CS 180: Computer Vision, Fall 2024

Final: Neural Radiance Fields (NeRF)

Rohan Gulati

SID: 3037864000



Overview


In this project, we use deep learning to generate a neural radiance field or a 3D reconstruction of an object using pictures taken at different angles. By sampling rays in world space from images, sampling points along those rays, and learning the color and opacity of each world-space coordinate, we can mimic the way light diffuses through air to render a 3 dimensional object at any angle.

2D Neural Field

Before designing a multi-view neural radiance field, I implemented a neural radiance field in PyTorch to recreate an rgb image off of image coordinates with the below architecture. We first normalize our image and then apply positional encoding on the input layer of the network to deeply capture the spatial information of the coordinates. I used 4 hidden layers of initially 256 neurons each with ReLU activations in between and a final sigmoid activation. Lastly, I used Mean Squared Error to evaluate the loss and the Adam optimizer for gradient descent.

2D Neural Field MLP
Test Image 1: Fox

Original Fox Model 1: L = 10, Channel Size = 256, Learning Rate = 1e-2

Peak Signal to Noise Ratio
Results Across Training Iterations

Adjusting Learning Rate

Fox Model 2A: L = 10, Channel Size = 256, Learning Rate = 1e-4

Peak Signal to Noise Ratio
Results Across Training Iterations

Reducing learning rate made model take longer to converge to the clear image.
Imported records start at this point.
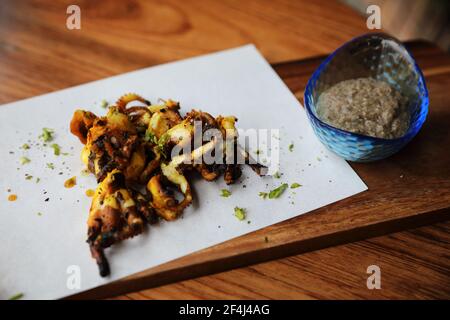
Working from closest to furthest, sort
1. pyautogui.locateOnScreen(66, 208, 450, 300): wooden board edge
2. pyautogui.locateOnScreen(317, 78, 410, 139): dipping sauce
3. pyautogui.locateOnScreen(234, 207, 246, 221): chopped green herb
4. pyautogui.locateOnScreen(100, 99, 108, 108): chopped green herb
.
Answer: pyautogui.locateOnScreen(66, 208, 450, 300): wooden board edge < pyautogui.locateOnScreen(234, 207, 246, 221): chopped green herb < pyautogui.locateOnScreen(317, 78, 410, 139): dipping sauce < pyautogui.locateOnScreen(100, 99, 108, 108): chopped green herb

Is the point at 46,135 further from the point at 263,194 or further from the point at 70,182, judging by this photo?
the point at 263,194

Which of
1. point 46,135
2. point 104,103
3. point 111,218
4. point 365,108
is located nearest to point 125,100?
point 104,103

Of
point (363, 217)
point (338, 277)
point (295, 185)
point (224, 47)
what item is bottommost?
point (338, 277)

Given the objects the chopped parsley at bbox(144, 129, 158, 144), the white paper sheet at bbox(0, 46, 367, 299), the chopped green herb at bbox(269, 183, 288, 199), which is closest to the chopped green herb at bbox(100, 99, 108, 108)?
the white paper sheet at bbox(0, 46, 367, 299)

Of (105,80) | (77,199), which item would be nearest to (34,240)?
(77,199)

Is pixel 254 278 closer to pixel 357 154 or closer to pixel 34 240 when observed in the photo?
pixel 357 154

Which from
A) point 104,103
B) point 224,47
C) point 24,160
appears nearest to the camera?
point 24,160

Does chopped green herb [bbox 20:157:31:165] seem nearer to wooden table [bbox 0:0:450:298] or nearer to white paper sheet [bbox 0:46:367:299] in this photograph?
white paper sheet [bbox 0:46:367:299]
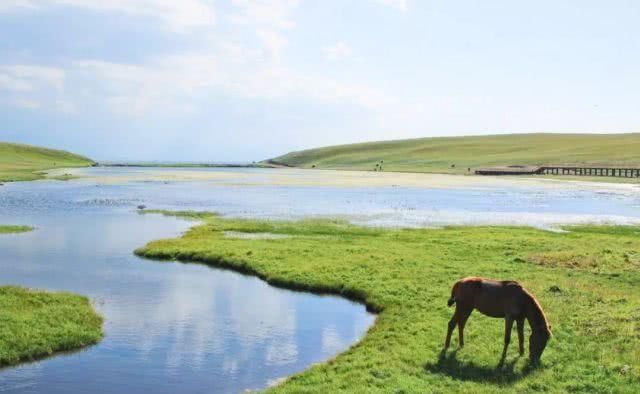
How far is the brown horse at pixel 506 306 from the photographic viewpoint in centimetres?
1684

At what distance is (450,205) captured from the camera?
69.2 m

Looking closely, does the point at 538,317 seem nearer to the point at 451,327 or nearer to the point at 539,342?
the point at 539,342

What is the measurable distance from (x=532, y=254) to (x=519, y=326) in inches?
703

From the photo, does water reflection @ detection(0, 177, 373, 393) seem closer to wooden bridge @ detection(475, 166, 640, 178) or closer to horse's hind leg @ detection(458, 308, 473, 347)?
horse's hind leg @ detection(458, 308, 473, 347)

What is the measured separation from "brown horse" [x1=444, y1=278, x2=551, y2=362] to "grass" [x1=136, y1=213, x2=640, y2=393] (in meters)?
0.56

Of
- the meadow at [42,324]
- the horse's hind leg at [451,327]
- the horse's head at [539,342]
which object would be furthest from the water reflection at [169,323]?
the horse's head at [539,342]

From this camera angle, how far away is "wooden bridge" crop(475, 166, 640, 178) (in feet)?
431

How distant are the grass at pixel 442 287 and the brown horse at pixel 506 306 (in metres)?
0.56

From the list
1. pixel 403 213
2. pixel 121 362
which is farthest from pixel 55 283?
pixel 403 213

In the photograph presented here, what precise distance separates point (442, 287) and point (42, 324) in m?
14.9

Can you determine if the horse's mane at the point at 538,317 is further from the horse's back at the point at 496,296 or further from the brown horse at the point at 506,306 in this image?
the horse's back at the point at 496,296

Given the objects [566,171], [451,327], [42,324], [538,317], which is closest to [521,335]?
[538,317]

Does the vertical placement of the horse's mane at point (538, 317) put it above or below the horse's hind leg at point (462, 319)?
above

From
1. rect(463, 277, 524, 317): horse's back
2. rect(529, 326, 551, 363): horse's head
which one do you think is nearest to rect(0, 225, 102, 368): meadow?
rect(463, 277, 524, 317): horse's back
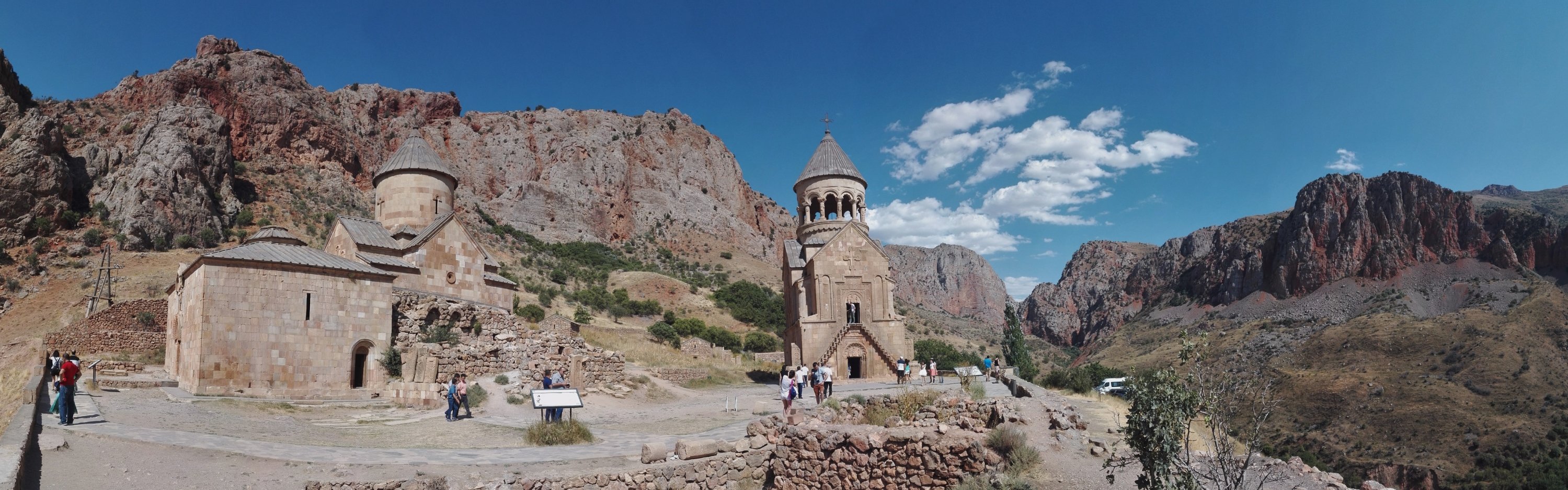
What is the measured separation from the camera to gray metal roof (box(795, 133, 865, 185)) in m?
28.8

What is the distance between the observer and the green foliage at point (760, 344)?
45594 millimetres

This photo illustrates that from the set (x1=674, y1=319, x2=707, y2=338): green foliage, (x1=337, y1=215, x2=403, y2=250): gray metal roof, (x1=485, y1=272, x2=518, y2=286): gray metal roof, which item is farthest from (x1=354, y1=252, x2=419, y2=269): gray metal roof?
(x1=674, y1=319, x2=707, y2=338): green foliage

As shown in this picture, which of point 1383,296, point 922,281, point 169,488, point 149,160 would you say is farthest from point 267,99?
point 922,281

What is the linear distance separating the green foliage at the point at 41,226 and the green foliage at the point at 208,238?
17.7 feet

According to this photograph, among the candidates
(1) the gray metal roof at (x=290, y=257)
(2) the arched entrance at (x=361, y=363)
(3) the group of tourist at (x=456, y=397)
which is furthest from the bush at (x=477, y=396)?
(1) the gray metal roof at (x=290, y=257)

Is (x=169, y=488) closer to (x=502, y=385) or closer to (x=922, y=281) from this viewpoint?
(x=502, y=385)

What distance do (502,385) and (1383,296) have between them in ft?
238

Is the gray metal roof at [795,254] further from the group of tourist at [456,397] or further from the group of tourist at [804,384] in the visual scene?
the group of tourist at [456,397]

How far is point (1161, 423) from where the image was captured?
646cm

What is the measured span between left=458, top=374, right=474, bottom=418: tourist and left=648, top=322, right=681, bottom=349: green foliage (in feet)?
79.2

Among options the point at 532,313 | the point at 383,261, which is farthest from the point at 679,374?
the point at 532,313

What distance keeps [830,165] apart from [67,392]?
2230 centimetres

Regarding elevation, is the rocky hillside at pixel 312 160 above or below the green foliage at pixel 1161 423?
above

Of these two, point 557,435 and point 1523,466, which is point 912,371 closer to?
point 557,435
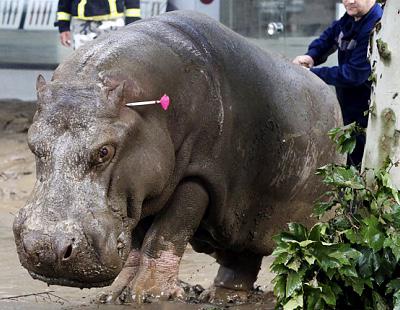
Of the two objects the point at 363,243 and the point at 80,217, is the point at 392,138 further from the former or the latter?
the point at 80,217

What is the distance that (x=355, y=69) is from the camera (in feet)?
22.5

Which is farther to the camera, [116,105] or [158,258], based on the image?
[158,258]

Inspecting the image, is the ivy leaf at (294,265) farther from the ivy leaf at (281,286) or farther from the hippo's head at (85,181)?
the hippo's head at (85,181)

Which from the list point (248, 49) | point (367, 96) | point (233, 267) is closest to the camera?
point (248, 49)

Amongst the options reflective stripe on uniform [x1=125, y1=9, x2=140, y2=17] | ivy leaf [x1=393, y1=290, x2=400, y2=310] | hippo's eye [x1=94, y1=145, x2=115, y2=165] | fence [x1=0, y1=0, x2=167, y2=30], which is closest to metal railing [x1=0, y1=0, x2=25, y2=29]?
fence [x1=0, y1=0, x2=167, y2=30]

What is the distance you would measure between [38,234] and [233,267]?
1.91 meters

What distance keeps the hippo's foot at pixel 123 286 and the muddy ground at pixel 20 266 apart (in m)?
0.05

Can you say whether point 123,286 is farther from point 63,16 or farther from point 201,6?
point 201,6

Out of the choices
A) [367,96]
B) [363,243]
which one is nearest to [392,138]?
[363,243]

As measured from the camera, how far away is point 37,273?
440 cm

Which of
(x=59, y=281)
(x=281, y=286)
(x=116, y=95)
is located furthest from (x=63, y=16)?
(x=281, y=286)

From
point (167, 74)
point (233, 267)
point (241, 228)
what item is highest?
point (167, 74)

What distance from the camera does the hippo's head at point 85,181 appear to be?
4344 millimetres

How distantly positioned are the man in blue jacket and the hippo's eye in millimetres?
2363
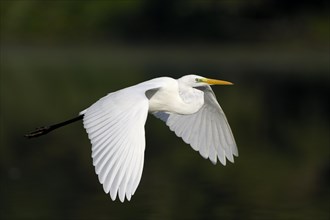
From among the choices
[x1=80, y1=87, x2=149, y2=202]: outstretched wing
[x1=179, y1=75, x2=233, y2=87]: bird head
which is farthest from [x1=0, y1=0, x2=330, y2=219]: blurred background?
[x1=80, y1=87, x2=149, y2=202]: outstretched wing

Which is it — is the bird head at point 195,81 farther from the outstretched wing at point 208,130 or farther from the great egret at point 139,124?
the outstretched wing at point 208,130

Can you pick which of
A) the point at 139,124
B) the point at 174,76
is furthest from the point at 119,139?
the point at 174,76

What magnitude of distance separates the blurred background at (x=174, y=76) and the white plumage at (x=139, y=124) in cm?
124

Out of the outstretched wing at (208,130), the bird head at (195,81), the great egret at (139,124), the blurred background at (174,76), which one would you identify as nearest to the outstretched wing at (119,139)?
the great egret at (139,124)

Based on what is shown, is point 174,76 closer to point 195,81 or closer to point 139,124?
point 195,81

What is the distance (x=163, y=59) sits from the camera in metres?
25.0

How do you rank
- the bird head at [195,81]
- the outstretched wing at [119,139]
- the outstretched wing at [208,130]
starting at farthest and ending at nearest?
the outstretched wing at [208,130], the bird head at [195,81], the outstretched wing at [119,139]

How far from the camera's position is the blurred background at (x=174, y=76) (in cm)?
828

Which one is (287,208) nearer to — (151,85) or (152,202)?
(152,202)

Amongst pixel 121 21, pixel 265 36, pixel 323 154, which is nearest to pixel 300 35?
pixel 265 36

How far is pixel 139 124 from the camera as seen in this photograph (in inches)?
202

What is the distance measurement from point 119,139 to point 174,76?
42.3 feet

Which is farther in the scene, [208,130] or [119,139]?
[208,130]

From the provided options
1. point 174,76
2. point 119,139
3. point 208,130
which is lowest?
point 174,76
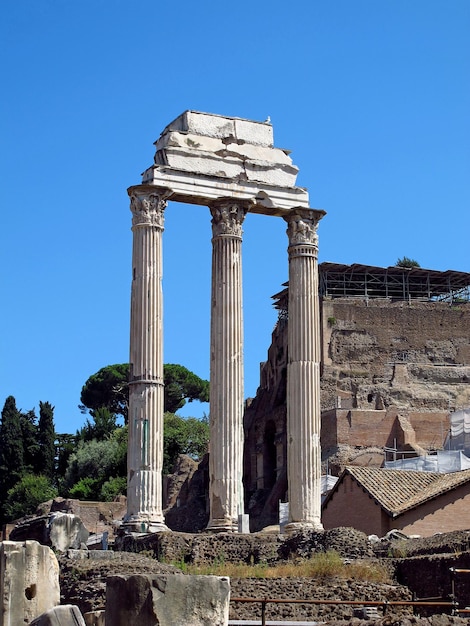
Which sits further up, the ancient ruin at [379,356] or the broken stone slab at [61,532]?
the ancient ruin at [379,356]

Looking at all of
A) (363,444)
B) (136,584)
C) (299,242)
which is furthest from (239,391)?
(363,444)

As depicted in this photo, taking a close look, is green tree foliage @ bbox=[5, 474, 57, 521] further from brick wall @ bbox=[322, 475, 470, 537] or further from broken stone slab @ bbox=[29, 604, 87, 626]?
broken stone slab @ bbox=[29, 604, 87, 626]

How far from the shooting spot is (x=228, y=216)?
24.8 meters

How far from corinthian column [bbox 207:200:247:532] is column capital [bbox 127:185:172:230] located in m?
1.06

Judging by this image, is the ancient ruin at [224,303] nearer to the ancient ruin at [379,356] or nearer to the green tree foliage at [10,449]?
the ancient ruin at [379,356]

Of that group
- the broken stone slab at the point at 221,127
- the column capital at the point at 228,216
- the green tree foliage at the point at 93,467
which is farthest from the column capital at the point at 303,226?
the green tree foliage at the point at 93,467

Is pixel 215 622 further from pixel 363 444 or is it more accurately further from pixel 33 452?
pixel 33 452

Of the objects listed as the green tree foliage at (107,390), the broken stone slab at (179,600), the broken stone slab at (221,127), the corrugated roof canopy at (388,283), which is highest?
the corrugated roof canopy at (388,283)

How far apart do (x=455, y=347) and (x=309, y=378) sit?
123 feet

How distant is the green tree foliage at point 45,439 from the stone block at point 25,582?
160ft

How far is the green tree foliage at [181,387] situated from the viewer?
7438 cm

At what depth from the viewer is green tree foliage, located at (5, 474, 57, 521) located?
55219 millimetres

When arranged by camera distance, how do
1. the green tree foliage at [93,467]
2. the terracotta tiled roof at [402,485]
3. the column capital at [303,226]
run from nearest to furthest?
the column capital at [303,226] < the terracotta tiled roof at [402,485] < the green tree foliage at [93,467]

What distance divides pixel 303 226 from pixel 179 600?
16388 millimetres
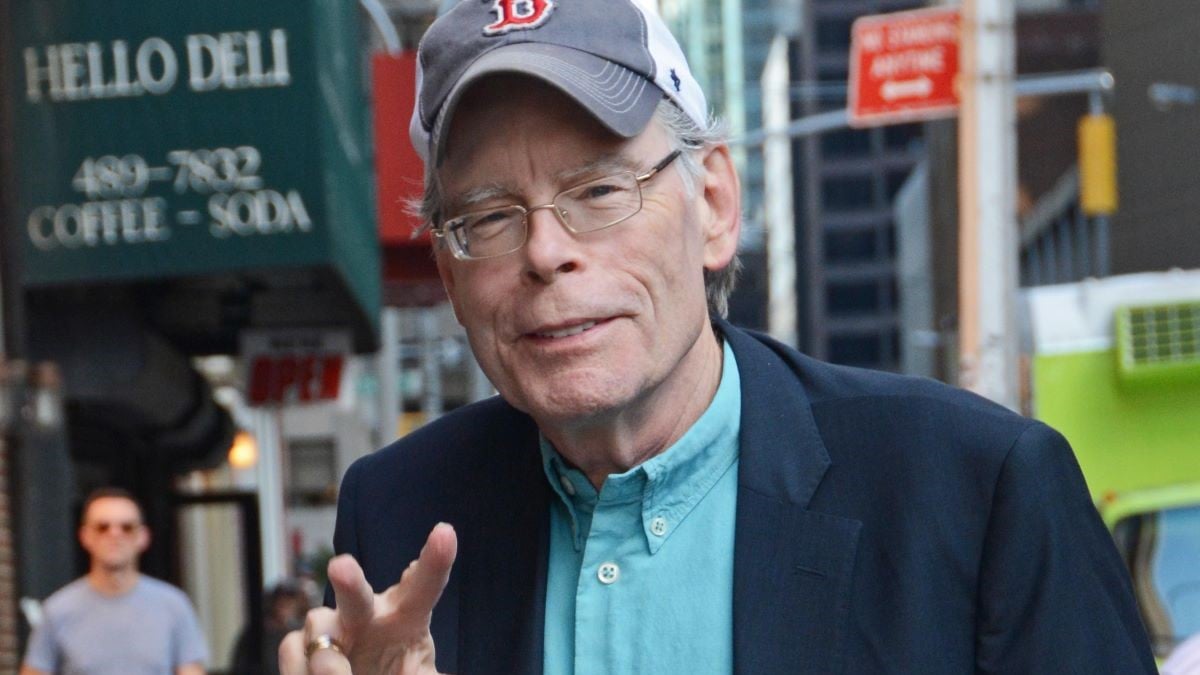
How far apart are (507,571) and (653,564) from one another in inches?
7.8

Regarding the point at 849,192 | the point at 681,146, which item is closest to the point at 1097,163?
the point at 681,146

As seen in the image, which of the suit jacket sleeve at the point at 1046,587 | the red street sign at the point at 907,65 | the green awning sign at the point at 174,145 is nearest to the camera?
the suit jacket sleeve at the point at 1046,587

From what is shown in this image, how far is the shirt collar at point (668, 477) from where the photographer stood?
7.33ft

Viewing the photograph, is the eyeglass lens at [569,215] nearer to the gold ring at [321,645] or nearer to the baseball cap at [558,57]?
the baseball cap at [558,57]

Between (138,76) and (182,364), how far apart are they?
6314 mm

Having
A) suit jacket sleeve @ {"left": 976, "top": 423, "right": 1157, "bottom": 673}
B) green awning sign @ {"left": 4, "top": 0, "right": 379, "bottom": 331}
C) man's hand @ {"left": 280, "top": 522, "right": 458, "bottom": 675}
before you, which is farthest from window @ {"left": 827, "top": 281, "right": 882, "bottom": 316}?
man's hand @ {"left": 280, "top": 522, "right": 458, "bottom": 675}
Fox Model 2B: L = 10, Channel Size = 256, Learning Rate = 1e-1

Peak Signal to Noise Ratio
Results Across Training Iterations

Increasing the learning rate prevented the model from learning


Adjusting Positional Encoding Length


Fox Model 3A: L = 5, Channel Size = 256, Learning Rate = 1e-2

Peak Signal to Noise Ratio
Results Across Training Iterations

Decreasing the Positional Encoding length prevented the model from identifying high frequency features like the pupils of the fox.


Fox Model 3B: L = 20, Channel Size = 256, Learning Rate = 1e-2

Peak Signal to Noise Ratio
Results Across Training Iterations

Increasing the Positional Encoding length had negligible differences compared to the default settings


Test Image 2: Winter in New York

New York Model: L = 10, Channel Size = 256, Learning Rate = 1e-2, Total Iterations = 4000

Results Across Training Iterations
Result

New York Model 2: L = 20, Channel Size = 768, Learning Rate = 0.0015, Total Iterations = 8000

Results Across Training Iterations
Result

Multi-View NeRF

/

Ray Sampling

To collect our world space data, we first need to convert our image coordinates into rays, so we can pair our rays with pixel values later on. In order to do this, we first solve this problem for a single camera. We have to consider the setting in image space, camera space, and world space. We can generate samples of pixels easily in image space and then invert the intrinsic and extrinsic matrices of the camera in order to find where the pixel on the image would lie in world space.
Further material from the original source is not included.